А среда сопротивлялась — да ещё со всех сторон разом.
Прежде всего не хватало решительно всего. Гранат на учение не дали ни одной: гранаты, сказали в полку, не дрова, чтоб ими попусту швыряться, их и на бой недостача, бери что есть. Метали мы деревянные чурки, обстругав под вес и под форму, и я гонял кидать их без счёту, покуда замах не делался привычным, как взмах косы у косаря. Ракет, чтоб подать в темноте сигнал, не было вовсе — обходились свистом да птичьим вскриком, которому Сорока учил молодых; выходило у них поначалу так, что ни одна сова на свете не признала бы родню, а скорее шарахнулась бы со страху. А пуще того донимал голод: обоз отстал по распутице, хлеб привозили с запозданием и не всякий день. Гонять пустого человека по мокрому полю с зари до зари — занятие, доложу я вам, самое неблагодарное: к полудню мои валились с ног не от лени и не от хитрости, а попросту от пустого брюха.
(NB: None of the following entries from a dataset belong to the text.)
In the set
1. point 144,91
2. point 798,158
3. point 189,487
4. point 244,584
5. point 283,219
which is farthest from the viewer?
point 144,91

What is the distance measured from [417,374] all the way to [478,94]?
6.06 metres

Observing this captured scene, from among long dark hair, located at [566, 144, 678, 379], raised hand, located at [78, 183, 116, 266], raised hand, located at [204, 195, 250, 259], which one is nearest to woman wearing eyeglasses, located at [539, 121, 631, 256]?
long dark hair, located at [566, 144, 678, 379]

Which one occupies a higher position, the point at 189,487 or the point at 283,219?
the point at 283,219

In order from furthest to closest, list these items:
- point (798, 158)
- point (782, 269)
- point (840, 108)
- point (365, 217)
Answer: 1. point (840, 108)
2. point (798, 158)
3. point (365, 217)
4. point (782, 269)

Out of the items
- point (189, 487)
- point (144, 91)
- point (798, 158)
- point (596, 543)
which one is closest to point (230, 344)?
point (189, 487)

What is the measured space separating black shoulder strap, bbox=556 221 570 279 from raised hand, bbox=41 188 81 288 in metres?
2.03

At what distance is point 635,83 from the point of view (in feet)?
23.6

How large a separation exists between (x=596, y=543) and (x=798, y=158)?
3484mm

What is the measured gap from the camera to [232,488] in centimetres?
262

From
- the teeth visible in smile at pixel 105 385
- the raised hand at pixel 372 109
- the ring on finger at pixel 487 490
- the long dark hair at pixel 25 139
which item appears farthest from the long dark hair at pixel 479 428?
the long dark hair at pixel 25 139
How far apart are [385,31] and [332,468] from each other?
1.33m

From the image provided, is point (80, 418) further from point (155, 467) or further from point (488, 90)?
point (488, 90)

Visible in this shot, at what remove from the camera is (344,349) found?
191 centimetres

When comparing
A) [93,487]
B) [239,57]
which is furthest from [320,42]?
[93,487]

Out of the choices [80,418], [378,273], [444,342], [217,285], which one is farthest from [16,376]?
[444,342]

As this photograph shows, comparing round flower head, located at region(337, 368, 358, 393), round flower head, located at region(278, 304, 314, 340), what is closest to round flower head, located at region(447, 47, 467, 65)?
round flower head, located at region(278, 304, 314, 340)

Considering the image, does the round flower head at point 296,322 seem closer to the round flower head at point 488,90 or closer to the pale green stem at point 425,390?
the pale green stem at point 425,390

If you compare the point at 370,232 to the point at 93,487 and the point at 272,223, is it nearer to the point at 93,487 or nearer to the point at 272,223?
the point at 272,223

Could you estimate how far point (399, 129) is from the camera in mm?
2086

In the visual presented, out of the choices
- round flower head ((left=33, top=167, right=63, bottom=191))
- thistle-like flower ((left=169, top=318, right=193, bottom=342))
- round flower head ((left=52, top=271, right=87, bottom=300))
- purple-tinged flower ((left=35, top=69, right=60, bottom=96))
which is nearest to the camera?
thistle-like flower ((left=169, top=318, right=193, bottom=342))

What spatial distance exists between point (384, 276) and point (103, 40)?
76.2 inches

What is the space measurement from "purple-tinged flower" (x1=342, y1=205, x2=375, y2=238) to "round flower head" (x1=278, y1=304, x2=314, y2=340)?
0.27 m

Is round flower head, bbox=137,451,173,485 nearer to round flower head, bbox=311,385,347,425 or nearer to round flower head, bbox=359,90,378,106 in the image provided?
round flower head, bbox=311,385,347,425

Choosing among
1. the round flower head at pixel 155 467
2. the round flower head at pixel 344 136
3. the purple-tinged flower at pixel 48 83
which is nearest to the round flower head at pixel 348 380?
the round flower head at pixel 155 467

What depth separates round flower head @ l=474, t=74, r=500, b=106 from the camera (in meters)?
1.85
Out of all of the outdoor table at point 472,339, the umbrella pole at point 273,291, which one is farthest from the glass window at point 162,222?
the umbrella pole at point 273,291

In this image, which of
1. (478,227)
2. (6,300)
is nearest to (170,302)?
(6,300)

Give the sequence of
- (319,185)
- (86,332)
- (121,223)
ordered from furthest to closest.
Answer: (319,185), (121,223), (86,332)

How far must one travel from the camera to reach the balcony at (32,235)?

Я это видел, и злился, и всё одно гнал дальше: австриец голода нашего ждать не станет.
И тут же, поверх нехватки, — скепсис. Косились на нас не одни соседи-уставники, как на блажь, — косились и иные из своих, что попроще да постарше. Привыкли воевать, как деды воевали. А тут прапорщик, мальчишка по летам, заставляет бородатых мужиков ползать на брюхе по грязи да ухать совою в потёмках. Из-за плетня, не больно таясь, я как-то расслышал:
— Чисто индейцев из нас прапор делает. Ребятишек. Скоро, поди, велит по-собачьи на карачках лаять.
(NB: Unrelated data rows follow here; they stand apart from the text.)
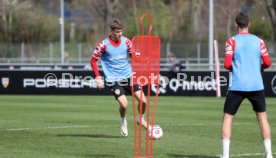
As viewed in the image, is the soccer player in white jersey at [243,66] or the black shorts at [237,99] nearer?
the soccer player in white jersey at [243,66]

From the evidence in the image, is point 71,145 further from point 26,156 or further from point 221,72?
point 221,72

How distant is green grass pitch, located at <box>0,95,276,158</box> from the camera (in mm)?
14188

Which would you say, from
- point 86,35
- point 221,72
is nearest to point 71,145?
point 221,72

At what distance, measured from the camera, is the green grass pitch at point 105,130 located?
14188 mm

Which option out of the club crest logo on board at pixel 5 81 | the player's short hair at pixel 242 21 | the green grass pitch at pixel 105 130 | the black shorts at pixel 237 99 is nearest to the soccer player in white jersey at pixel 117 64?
the green grass pitch at pixel 105 130

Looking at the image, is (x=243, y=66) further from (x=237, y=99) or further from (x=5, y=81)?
(x=5, y=81)

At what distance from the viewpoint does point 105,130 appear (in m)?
18.2

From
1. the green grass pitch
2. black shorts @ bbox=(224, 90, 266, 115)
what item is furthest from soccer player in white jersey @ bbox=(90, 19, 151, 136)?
black shorts @ bbox=(224, 90, 266, 115)

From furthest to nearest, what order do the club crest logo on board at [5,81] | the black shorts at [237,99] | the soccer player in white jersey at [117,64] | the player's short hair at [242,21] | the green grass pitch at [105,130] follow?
the club crest logo on board at [5,81]
the soccer player in white jersey at [117,64]
the green grass pitch at [105,130]
the black shorts at [237,99]
the player's short hair at [242,21]

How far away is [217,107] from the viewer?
26.4m

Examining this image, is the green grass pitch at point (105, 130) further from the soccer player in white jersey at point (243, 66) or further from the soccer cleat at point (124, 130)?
the soccer player in white jersey at point (243, 66)

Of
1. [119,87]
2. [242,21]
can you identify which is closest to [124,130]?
[119,87]

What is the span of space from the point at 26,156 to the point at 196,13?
5813cm

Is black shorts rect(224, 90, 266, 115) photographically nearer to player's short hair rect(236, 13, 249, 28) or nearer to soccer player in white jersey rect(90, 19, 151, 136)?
player's short hair rect(236, 13, 249, 28)
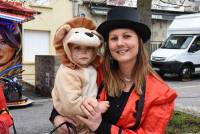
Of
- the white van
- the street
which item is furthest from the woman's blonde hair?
the white van

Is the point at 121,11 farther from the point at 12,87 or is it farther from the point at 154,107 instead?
the point at 12,87

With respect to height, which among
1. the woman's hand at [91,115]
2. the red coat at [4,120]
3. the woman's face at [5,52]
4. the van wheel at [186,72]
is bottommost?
the van wheel at [186,72]

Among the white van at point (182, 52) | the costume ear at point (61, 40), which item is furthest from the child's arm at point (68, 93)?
the white van at point (182, 52)

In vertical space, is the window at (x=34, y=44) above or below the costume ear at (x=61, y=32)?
below

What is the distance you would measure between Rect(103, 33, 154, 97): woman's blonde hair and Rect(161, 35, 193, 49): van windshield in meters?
16.5

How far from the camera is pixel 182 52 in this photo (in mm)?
18234

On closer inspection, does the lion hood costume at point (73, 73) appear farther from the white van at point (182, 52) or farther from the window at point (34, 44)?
the window at point (34, 44)

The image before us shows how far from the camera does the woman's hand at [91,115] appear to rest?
2316 mm

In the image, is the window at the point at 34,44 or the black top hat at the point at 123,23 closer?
the black top hat at the point at 123,23

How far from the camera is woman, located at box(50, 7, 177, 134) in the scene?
239cm

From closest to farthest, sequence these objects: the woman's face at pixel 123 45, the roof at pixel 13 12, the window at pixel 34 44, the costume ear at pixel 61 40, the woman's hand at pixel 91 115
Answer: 1. the woman's hand at pixel 91 115
2. the woman's face at pixel 123 45
3. the costume ear at pixel 61 40
4. the roof at pixel 13 12
5. the window at pixel 34 44

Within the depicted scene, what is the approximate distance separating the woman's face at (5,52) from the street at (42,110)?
4.60 feet

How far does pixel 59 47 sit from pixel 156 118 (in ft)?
2.37

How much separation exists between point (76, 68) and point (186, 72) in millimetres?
16536
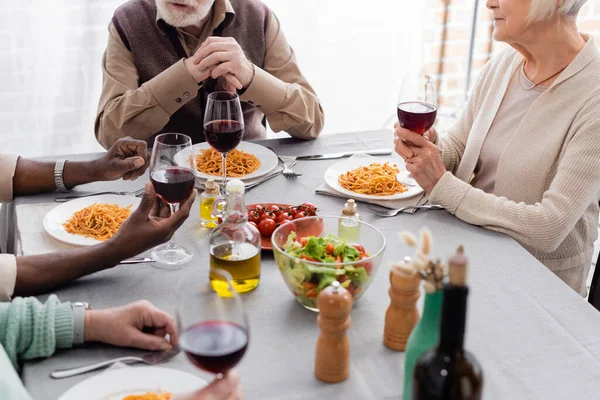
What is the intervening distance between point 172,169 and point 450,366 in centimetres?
86

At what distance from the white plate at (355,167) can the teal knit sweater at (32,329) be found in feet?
2.84

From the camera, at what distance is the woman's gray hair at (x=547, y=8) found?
189cm

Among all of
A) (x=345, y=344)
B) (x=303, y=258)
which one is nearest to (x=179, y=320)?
(x=345, y=344)

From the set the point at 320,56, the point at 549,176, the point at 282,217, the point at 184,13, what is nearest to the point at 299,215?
the point at 282,217

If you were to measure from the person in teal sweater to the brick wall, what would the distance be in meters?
3.22

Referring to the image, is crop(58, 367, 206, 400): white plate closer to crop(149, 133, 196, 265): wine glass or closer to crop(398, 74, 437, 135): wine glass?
crop(149, 133, 196, 265): wine glass

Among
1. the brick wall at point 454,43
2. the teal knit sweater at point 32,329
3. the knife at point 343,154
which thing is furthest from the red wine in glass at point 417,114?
the brick wall at point 454,43

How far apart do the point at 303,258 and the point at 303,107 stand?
1.08 m

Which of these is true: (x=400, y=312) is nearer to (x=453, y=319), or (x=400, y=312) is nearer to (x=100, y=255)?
(x=453, y=319)

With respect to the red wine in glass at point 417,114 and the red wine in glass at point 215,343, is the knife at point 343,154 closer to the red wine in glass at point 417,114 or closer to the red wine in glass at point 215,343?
the red wine in glass at point 417,114

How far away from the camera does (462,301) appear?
766mm

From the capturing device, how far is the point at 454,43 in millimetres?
4195

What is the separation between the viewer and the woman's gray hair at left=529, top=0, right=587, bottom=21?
1888 millimetres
Я сделал вид, что не слышу, а сам приметил, кто говорил, и наутро поставил его в самую грязь, на самый долгий подход: кто ворчит громче, тому и работы вдвое, чтоб ворчать недосуг было.
А пуще скепсиса донимала усталость. Гонял я их немилосердно, без жалости к ним и к себе, и к третьему дню они уже не отводили от меня глаз, а держали меня взглядом исподлобья, как держат на прицеле. Добрый их прапорщик, что водил их к победе и берёг пуще себя, в одну ночь обернулся придирой, которому всё мало, — и они не понимали, откуда это на них свалилось. Я не оправдывался. Оправдываться — значило выкладывать перед ними свою вину, бередить свежее, разводить сырость. А я хотел, чтоб его помнили делом, выучкой, тем, что впредь будут живы, — а не бабьими слезами над свежим холмиком.
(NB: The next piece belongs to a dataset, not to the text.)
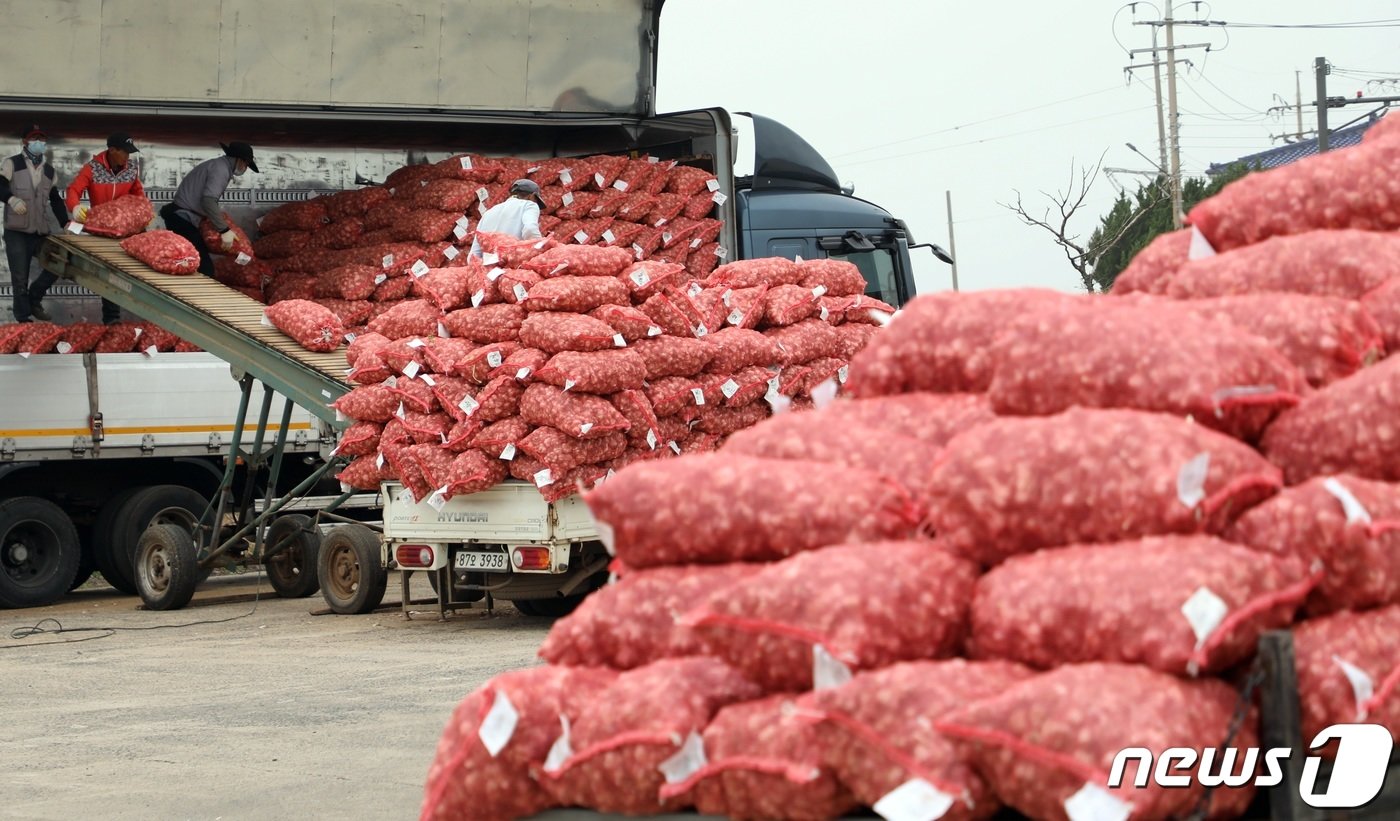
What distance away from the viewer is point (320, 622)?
14125mm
Один раз я едва не сорвался через край. Это когда бородач на третьем часу ползания по холодному осклизлому полю поднялся вдруг во весь рост, неспешно отряхнул колени и сказал — без злобы и без вызова, но твёрдо, как говорят люди, за которыми правда:
— Вашбродие, дозволь слово молвить. Мужики приморились вконец. Третий день без роздыху, на пустое брюхо, по холоду. Эдак мы к делу-то и не годны будем, не то что к поиску. Свалятся ребята. Может, дашь передохнуть малость? Оно же на пользу.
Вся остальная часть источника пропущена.